Each landfill cell takes a year or more to fill, during which time the materials are naturally exposed to rainfall. Rainwater seeping the landfill dissolves & flushes 5-7 % of the poisons, resulting in leachate, a foul-smelling liquor containing ammonia and various harmful ions.

A single landfill site could easily produce several Olympic-sized pools of leachate each year, depending on rainfall. To avoid contamination of land, groundwater, and waterways, leachate is carefully collected & recirculated into landfill cells. When leachate is returned to the landfill, some of it is reabsorbed, but the rest filters via again, taking up more pollutants each time.

Landfills Are Possibly The Most Significant Source Of Greenhouse Gas Emissions.

Organic waste, including such food scraps & green trash, is typically compacted and covered when disposed of in landfills. This depletes the oxygen supply, resulting in  anaerobic process. Methane, a green house gases 25 times more powerful than carbon dioxide, is eventually released. 35-55 percent methane and 30-44 percent carbon dioxide make up landfill gas.

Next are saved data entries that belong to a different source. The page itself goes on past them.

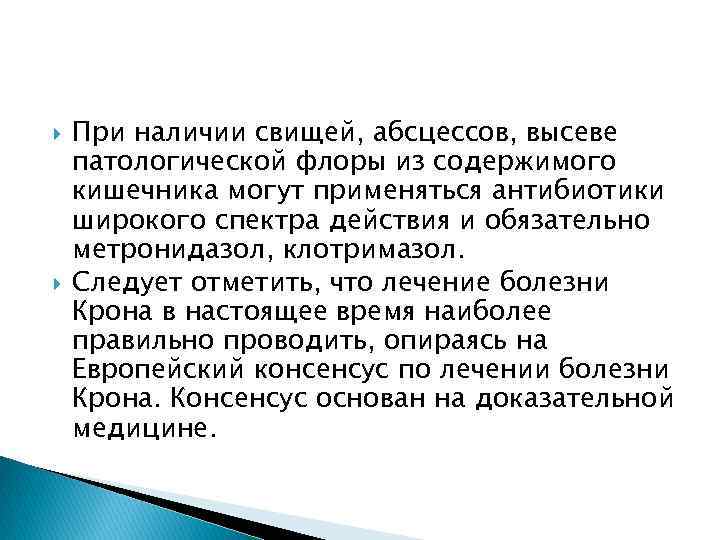 При наличии свищей, абсцессов, высеве патологической флоры из содержимого кишечника могут применяться антибиотики широкого спектра действия и обязательно метронидазол, клотримазол.

Следует отметить, что лечение болезни Крона в настоящее время наиболее правильно проводить, опираясь на Европейский консенсус по лечении болезни Крона. Консенсус основан на доказательной медицине.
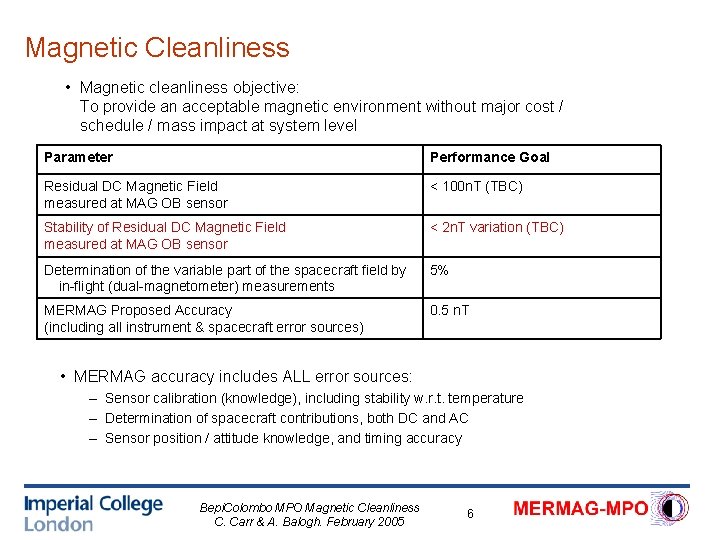 Magnetic Cleanliness

• Magnetic cleanliness objective:
To provide an acceptable magnetic environment without major cost / schedule / mass impact at system level

| Parameter | Performance Goal |
|---|---|
| Residual DC Magnetic Field measured at MAG OB sensor | < 100nT (TBC) |
| Stability of Residual DC Magnetic Field measured at MAG OB sensor | < 2nT variation (TBC) |
| Determination of the variable part of the spacecraft field by in-flight (dual-magnetometer) measurements | 5% |
| MERMAG Proposed Accuracy (including all instrument & spacecraft error sources) | 0.5 nT |

• MERMAG accuracy includes ALL error sources:
– Sensor calibration (knowledge), including stability w.r.t. temperature
– Determination of spacecraft contributions, both DC and AC
– Sensor position / attitude knowledge, and timing accuracy

Imperial College London

BepiColombo MPO Magnetic Cleanliness
C. Carr & A. Balogh. February 2005

6

MERMAG-MPO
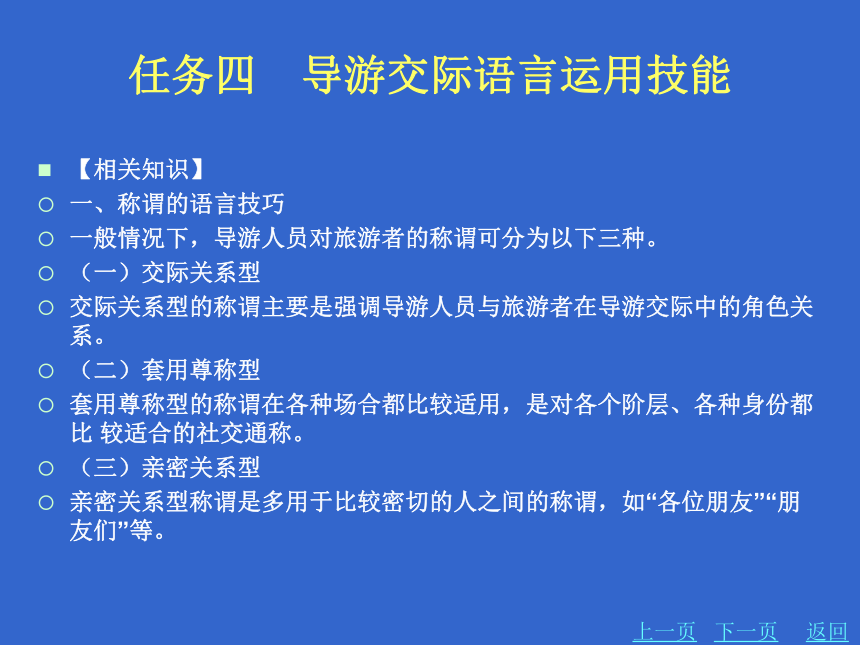 任务四　导游交际语言运用技能

【相关知识】

一、称谓的语言技巧

一般情况下，导游人员对旅游者的称谓可分为以下三种。

（一）交际关系型

交际关系型的称谓主要是强调导游人员与旅游者在导游交际中的角色关系。

（二）套用尊称型

套用尊称型的称谓在各种场合都比较适用，是对各个阶层、各种身份都比 较适合的社交通称。

（三）亲密关系型

亲密关系型称谓是多用于比较密切的人之间的称谓，如“各位朋友”“朋友们”等。

上一页　下一页　返回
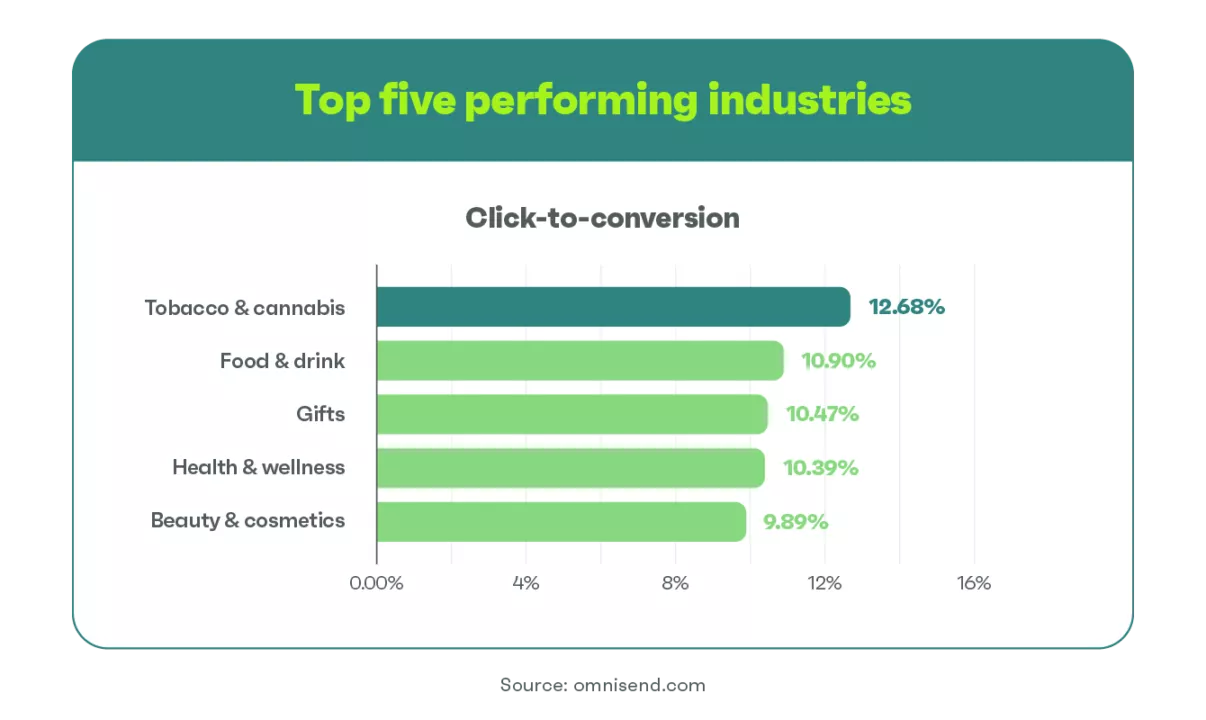 Top five performing industries

Click-to-conversion

Tobacco & cannabis 12.68%
Food & drink 10.90%
Gifts 10.47%
Health & wellness 10.39%
Beauty & cosmetics 9.89%

0.00% 4% 8% 12% 16%

Source: omnisend.com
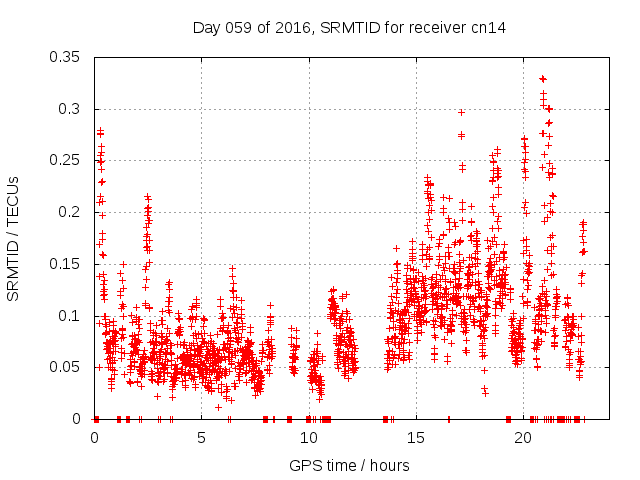 Day 059 of 2016, SRMTID for receiver cn14

SRMTID / TECUs

0.35
0.3
0.25
0.2
0.15
0.1
0.05
0

0
5
10
15
20

GPS time / hours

Methane is also a combustible gas that, if allowed to build up in concentration, can be harmful. The consequences of global warming &  climate change were huge. Many of these issues can be avoided by composting your food scraps & green waste in  compost bin.

Methane’s greenhouse effect is significantly harsher than carbon dioxide’s within the first 20 years of emission—between 84 and 100 times more strong. And, in terms of reducing greenhouse gas emissions, what matters most is what occurs in the next 10 to 20 years.

So, how much methane does a normal landfill produce? Quite a bit. Enough to power a power plant, in fact.

A landfill which serves a half-million people, for example, produces almost 1.7 million cubic meter of methane each month. Typically, 85 percent of this gas is caught and used to power a generator that serves around 10,000 houses.

While landfill gas power is frequently referred to as renewable energy generation by plant operators and governments, it is neither sustainable nor environmentally benign. Methane, like oil and coal, produces carbon dioxide when burned.